---------- PROVIDED MATERIAL

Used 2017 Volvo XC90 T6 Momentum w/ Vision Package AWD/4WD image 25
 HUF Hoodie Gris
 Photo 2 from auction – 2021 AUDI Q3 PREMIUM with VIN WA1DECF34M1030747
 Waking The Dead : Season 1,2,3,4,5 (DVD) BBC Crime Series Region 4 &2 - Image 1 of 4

--------------------

Quote exactly what appears from the line containing "HUF Hoodie Gris" through the final line of the listing above, including both of those lines.

 HUF Hoodie Gris
 Photo 2 from auction – 2021 AUDI Q3 PREMIUM with VIN WA1DECF34M1030747
 Waking The Dead : Season 1,2,3,4,5 (DVD) BBC Crime Series Region 4 &2 - Image 1 of 4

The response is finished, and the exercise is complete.